This Week In Rage – 6/9/13

This Week In Rage – 6/9/13

This Week in Rage, a blog about the top three things that pissed me off this week:

 

Fame: Andy Warhol said “in the future everyone will be world famous for 15 minutes.” And for a while Andy was right.  But nowadays everyone’s 15 minutes of fame has become a 3-day weekend.  It’s never-ending now.  For the love of Christ, the fucking Octomom is still in the news.  There’s no way Andy Warhol could have predicted The Kardashians.  Imagine going back to 1968 and saying “Hey Andy, remember how you were talking about in the future everyone will be famous but only for fifteen minutes? Well there’s going to be a chick with a big ass who gets fucked by some black guy, we’re all going to watch it and then she’s going to be a billionaire.  Forever.”  He’d take the brush he was using to paint a soup can, sharpen it, and stab himself in the throat.

 

Joran Van Der Sloot’s Prison Engagement: Speaking of fame, this guy just got engaged in the joint.  Why? Because we’ve heard of him.  First off, I would love to hear a conversation with him and OJ Simpson.  I wish we could put them in a cell together and record it.  Really guys?  You couldn’t just hang it up after getting away with one murder?  Had to press your luck.  Van Der Sloot was all over Nancy Grace for 5 years, his parents bought his freedom and then he goes out and kills another chick.  If I got away with capital murder I’d never get another parking ticket again.   I wouldn’t even jaywalk or run my beloved red turn arrows.
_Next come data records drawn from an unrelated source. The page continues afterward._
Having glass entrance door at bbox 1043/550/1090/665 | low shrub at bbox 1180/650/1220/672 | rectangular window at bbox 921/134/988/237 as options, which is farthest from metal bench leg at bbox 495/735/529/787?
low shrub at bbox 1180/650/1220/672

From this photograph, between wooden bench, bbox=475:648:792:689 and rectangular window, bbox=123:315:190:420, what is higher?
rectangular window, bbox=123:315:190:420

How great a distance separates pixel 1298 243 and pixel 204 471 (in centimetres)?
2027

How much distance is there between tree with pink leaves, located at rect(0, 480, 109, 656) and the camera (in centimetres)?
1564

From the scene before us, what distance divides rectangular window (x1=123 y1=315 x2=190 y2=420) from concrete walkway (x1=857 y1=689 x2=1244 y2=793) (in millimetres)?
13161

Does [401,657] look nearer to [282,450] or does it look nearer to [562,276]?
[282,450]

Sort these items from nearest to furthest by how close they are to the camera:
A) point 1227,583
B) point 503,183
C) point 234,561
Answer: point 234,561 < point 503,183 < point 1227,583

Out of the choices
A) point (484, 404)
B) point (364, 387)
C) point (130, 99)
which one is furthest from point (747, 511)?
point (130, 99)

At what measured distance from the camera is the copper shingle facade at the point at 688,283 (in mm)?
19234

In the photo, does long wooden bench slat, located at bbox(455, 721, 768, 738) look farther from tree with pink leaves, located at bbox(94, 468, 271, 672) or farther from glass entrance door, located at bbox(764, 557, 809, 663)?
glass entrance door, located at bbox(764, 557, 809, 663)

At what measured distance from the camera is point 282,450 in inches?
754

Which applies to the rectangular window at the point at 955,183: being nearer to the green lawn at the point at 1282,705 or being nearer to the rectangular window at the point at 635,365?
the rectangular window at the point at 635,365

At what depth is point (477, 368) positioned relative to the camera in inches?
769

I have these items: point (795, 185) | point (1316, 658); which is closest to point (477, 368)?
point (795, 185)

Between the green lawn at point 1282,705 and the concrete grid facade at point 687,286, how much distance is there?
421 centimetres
But more importantly, this is why we should kill these guys.  You’re not supposed to kill two people and then get engaged in the clink.  Prison is not supposed to be where you start a new life. It should be where it ends. Even if you disagree on the capital punishment thing can we at least agree that you shouldn’t be starting a family from the joint?  You’ll have to immediately pay child support.  Unless the kid wanted to live in the cell with you. “Hey son, those are the crips, these are the bloods, and let me introduce you to my buddies from the Aryan nation.  Can I get you some pruno?”

 

Stew and Casserole: I was thinking about the decline of this country and how everyone just spits their gum everywhere and blows snot rockets on the sidewalk or leaves boogers on top of the urinal and then it occurred to me.  You know what we’re missing?  Stew and Casserole.  Hear me out. If you had a graph charting stew and casserole consumption and America’s greatness the line of decline for both would be the same.  (By the way, “Stew and Casserole” would also make a great 80s cop show.  Ed ‘Stew’ Stewalski plays by the rules and wears a bow-tie but his partner, John ‘Casserole’ Cassorelli, is a loose cannon in a leather jacket.) I say we get back to eating some hearty stews and casseroles.  About the time we started eating wraps is when things started to take a shit in this country.   And then when smoothies came in it was all over.  All I know is this – the heroes who stormed the beaches of Normandy didn’t have a peach-guava smoothie in their belly.  So Mammas, get in that kitchen and start rattling them pots and pans.  Let’s make this country great again.